He’d arrived during what should have been a beautiful summer’s day. Through a rip in the transport’s canvas covering he could see pavements, parks, buildings. They were deserted. A once prosperous capital city of half a million people reduced to an empty shell. Everyone had left. They had all been made to leave. He was coming back and knew exactly where he was going.
He became prisoner 54. No longer a name. Just a number. He didn’t know how he survived those first days.
“Confess!”
“Traitors. Name traitors!”
It’s all they wanted. They never stopped asking. He’d had no choice. The screams of his childhood friend reminded him nightly of that decision. They had only lasted minutes. They would remain with him forever.
Most others would stay chained all day. Prisoner 54 had a job. He mopped up after the seemingly continuous torture sessions. Was it a reward for all the names? Perhaps this was his torture. Whatever the body was capable of producing he had to clean it up. He had to watch it spilling onto the stone floor of the interrogation chamber.

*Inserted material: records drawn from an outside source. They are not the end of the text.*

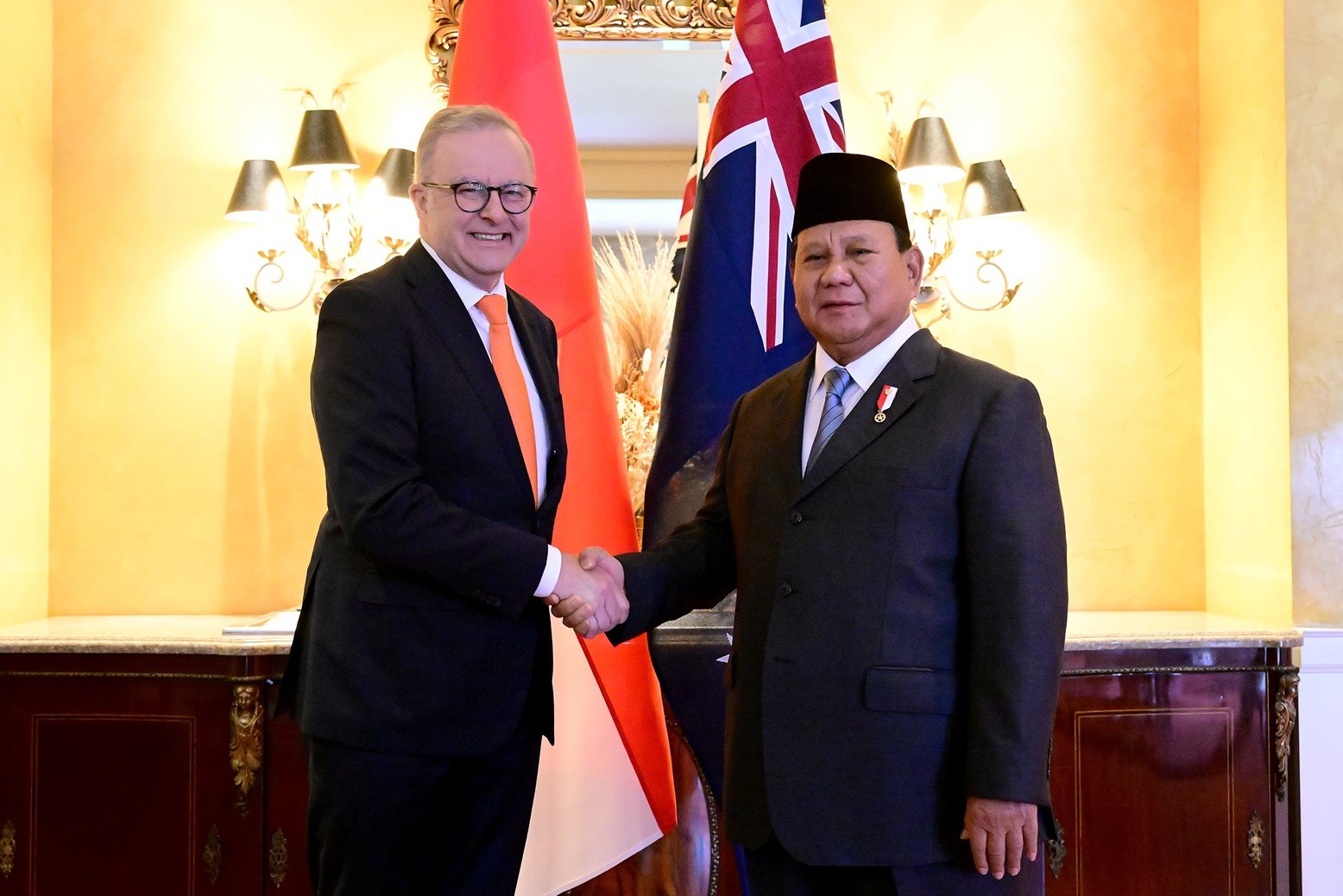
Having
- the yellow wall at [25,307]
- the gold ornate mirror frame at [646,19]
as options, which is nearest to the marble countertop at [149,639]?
the yellow wall at [25,307]

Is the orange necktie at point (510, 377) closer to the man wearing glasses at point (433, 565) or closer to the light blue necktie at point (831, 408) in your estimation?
the man wearing glasses at point (433, 565)

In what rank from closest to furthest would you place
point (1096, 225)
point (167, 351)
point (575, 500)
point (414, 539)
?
point (414, 539) → point (575, 500) → point (167, 351) → point (1096, 225)

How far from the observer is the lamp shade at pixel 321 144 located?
10.0ft

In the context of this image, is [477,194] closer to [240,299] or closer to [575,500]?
[575,500]

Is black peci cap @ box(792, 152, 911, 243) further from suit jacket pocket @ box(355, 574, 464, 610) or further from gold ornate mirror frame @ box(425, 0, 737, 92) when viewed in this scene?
gold ornate mirror frame @ box(425, 0, 737, 92)

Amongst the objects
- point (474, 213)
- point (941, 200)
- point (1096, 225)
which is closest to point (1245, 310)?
point (1096, 225)

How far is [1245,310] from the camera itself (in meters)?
3.14

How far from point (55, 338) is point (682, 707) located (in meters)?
2.03

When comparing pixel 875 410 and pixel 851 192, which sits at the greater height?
pixel 851 192

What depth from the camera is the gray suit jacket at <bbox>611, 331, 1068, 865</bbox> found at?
1521mm

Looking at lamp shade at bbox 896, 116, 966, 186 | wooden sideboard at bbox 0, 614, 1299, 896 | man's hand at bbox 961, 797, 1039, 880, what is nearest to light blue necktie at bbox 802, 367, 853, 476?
man's hand at bbox 961, 797, 1039, 880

The stench in the tiny wash room was overwhelming. A cracked light on the wall flickered. The electricity supply stubbornly unreliable since brother number one claimed power. As he sent the grime from his brush down the blood soaked grill his suffocating layers of guilt weren’t so easily dismissed. He wondered whether he should end it. They were always being watched but it would only take a moment. The cleaning bottles. Perhaps if he drank one quickly?
No. He didn’t have the courage for that. He was sure they would come for him soon anyway. That was the ending he deserved. A quick way out was for better than him.
“Traitors. More Traitors!”
54 was almost out of names. Almost out of time. There were only two left. He couldn’t do that. He couldn’t bring his parents here. They weren’t traitors. What did that matter? None of them were.
These 333 words are my entry into the Trifecta Week 81 writing challenge. This unapologetically shocking story is dedicated to the 12,273 people known to have lost their lives in S-21. Otherwise known as Tuol Sleng or the ‘Hill of the Poisonous Tree’, this Phnom Penh genocide centre was at the heart of the Khmer Rouge reign of terror.

Only three survivors had the chance to tell their stories. What happened in Cambodia between 1975 and 1979 is often forgotten. If told some would scarcely credit it did happen. It did. The world should never forget. The estimated two million people who lost their lives under the Khmer Rouge regime deserve better.